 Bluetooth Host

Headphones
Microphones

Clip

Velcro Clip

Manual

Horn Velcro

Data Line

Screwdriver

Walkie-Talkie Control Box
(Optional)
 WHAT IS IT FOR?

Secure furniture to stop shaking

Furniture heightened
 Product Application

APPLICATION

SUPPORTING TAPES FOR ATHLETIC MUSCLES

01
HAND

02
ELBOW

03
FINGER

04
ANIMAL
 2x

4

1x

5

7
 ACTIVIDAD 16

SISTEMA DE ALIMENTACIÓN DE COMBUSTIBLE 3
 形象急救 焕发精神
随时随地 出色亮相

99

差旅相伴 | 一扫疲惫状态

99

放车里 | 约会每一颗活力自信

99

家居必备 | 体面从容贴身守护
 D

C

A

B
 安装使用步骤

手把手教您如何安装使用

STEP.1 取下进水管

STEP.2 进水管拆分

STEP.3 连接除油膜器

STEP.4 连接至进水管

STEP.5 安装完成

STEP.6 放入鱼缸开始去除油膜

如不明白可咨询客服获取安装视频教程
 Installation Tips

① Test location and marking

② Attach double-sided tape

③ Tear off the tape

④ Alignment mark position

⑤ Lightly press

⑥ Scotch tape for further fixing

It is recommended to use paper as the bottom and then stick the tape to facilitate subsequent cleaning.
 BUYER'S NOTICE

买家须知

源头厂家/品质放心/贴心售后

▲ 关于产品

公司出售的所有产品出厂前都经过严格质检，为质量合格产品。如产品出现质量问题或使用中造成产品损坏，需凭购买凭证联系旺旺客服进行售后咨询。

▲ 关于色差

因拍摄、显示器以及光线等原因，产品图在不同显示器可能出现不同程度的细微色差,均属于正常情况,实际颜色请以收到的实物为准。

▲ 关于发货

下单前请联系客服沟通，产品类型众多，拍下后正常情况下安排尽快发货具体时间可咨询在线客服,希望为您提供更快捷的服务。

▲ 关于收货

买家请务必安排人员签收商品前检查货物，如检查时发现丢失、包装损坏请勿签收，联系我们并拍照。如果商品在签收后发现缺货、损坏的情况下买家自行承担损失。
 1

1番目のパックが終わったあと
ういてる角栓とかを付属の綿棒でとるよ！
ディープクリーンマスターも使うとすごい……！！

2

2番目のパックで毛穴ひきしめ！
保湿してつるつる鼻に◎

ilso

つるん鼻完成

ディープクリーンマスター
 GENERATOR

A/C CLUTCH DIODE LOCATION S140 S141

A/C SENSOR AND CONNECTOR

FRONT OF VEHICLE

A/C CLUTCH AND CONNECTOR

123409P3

**REQUIREMENT:**
Set down the entries above again, word for word.

**SOLUTION FOR THIS PROBLEM:**
 Bluetooth Host

Headphones
Microphones

Clip

Velcro Clip

Manual

Horn Velcro

Data Line

Screwdriver

Walkie-Talkie Control Box
(Optional)
 WHAT IS IT FOR?

Secure furniture to stop shaking

Furniture heightened
 Product Application

APPLICATION

SUPPORTING TAPES FOR ATHLETIC MUSCLES

01
HAND

02
ELBOW

03
FINGER

04
ANIMAL
 2x

4

1x

5

7
 ACTIVIDAD 16

SISTEMA DE ALIMENTACIÓN DE COMBUSTIBLE 3
 形象急救 焕发精神
随时随地 出色亮相

99

差旅相伴 | 一扫疲惫状态

99

放车里 | 约会每一颗活力自信

99

家居必备 | 体面从容贴身守护
 D

C

A

B
 安装使用步骤

手把手教您如何安装使用

STEP.1 取下进水管

STEP.2 进水管拆分

STEP.3 连接除油膜器

STEP.4 连接至进水管

STEP.5 安装完成

STEP.6 放入鱼缸开始去除油膜

如不明白可咨询客服获取安装视频教程
 Installation Tips

① Test location and marking

② Attach double-sided tape

③ Tear off the tape

④ Alignment mark position

⑤ Lightly press

⑥ Scotch tape for further fixing

It is recommended to use paper as the bottom and then stick the tape to facilitate subsequent cleaning.
 BUYER'S NOTICE

买家须知

源头厂家/品质放心/贴心售后

▲ 关于产品

公司出售的所有产品出厂前都经过严格质检，为质量合格产品。如产品出现质量问题或使用中造成产品损坏，需凭购买凭证联系旺旺客服进行售后咨询。

▲ 关于色差

因拍摄、显示器以及光线等原因，产品图在不同显示器可能出现不同程度的细微色差,均属于正常情况,实际颜色请以收到的实物为准。

▲ 关于发货

下单前请联系客服沟通，产品类型众多，拍下后正常情况下安排尽快发货具体时间可咨询在线客服,希望为您提供更快捷的服务。

▲ 关于收货

买家请务必安排人员签收商品前检查货物，如检查时发现丢失、包装损坏请勿签收，联系我们并拍照。如果商品在签收后发现缺货、损坏的情况下买家自行承担损失。
 1

1番目のパックが終わったあと
ういてる角栓とかを付属の綿棒でとるよ！
ディープクリーンマスターも使うとすごい……！！

2

2番目のパックで毛穴ひきしめ！
保湿してつるつる鼻に◎

ilso

つるん鼻完成

ディープクリーンマスター
 GENERATOR

A/C CLUTCH DIODE LOCATION S140 S141

A/C SENSOR AND CONNECTOR

FRONT OF VEHICLE

A/C CLUTCH AND CONNECTOR

123409P3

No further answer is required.